No doubt the market is undergoing some significant changes and there will be winners and losers. Of course, vendor funding and marketing momentum do make a difference. Certainly, the flood of data from previously untapped or even nonexistent sources expands what businesses can hope to achieve.
But, amid all the excitement, one reality remains constant. One not-so-sexy topic—or actually a related set of topics—will drive the success or failure of real-world implementations. The same topic has been at the heart of data warehousing for nearly thirty years. And whether we call it data warehouse, data lake or data hub, or whether we build it on a relational database or an elephant’s back, is largely irrelevant. This oft-overlooked topic is information (or data) management… using the term in its broadest sense.
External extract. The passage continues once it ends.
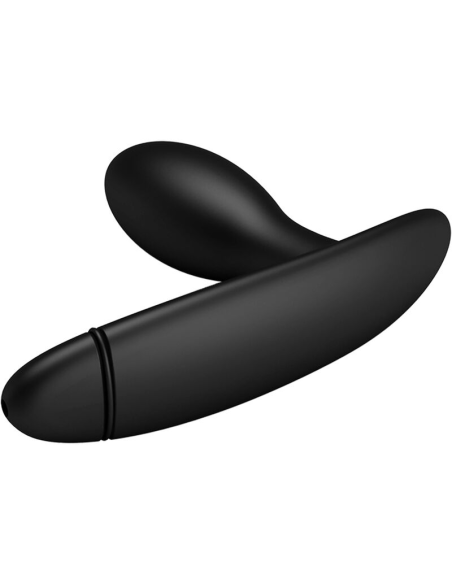 PRETTY LOVE - DRAKE Plug Anal Inflable | SexPlace.MX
Since the earliest days of data warehousing, a significant tension has existed between the urge to deliver early business value and the need to ensure the integrity of the underlying data. Believe it or not, business users were as excited in the 1980s about the opportunities offered by relational databases as today’s users are about big data technologies. The underlying message is not that much different: drive better decision making based on more and better data. The challenge was then—and remains now—how to unlock the value embedded in information that was not designed, built or integrated for that purpose. In fact, today’s problem is even bigger. The data in question in business intelligence was at least owned and designed by someone in the business; big data comes from external sources of often unknown provenance, limited explicit definitions and rapidly changing structures.
For old-timers like me, the open source, big data environment is very reminiscent of the early days of relational databases in the 1980s and data warehousing in the 1990s. The focus is on improving the technological underpinnings, component by individual component. A better database optimizer. Faster throughput load and update (ETL). Security and authentication tools. Moving from batch to interactive and eventually near real-time use.
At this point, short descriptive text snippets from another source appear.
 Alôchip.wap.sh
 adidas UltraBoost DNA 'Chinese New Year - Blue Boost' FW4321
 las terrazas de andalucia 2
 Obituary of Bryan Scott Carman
In data warehousing, the focus has long shifted to the overall process of ensuring data quality and consistency, from modeling business requirements all the way through to production delivery and ongoing maintenance. We see this in tools such as Wherescape and Kalido, which have emerged from teams who had to build and support real, ongoing and changing business needs. Once the excitement of delivering the first data warehouse, lake or hub wears off, the real challenge become apparent—how to keep it going in the face of ever changing and increasingly urgent business demands.
So, how do you eat the Hadoop elephant? In exactly the same way as we’ve eaten relational databases, data warehouses and business intelligence: by lining up the pieces, defining processes and methodologies for governance, and automating and operationalizing the myriad steps as far as possible. It is precisely this long and seemingly tedious process that is largely missing today from the Hadoop world. Its absence is unsurprising; this is a market still in the first flush of delivering discreet helpings of business value.
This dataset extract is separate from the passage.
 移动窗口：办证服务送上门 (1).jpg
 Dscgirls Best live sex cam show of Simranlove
But, in the long run (and it will be long), this is where the worlds of data warehousing and big data will converge. The knowledge and tooling of information management from data warehousing will be applied to big data. The roles of both relational databases and non-relational techniques will become clearly complementary. A hybrid architecture as outlined in my book, Business unIntelligence, will become the preferred approach. And maybe we’ll discover that the elephant we need to eat is that of information meaning and management rather than the basic data manipulation we see in Hadoop today.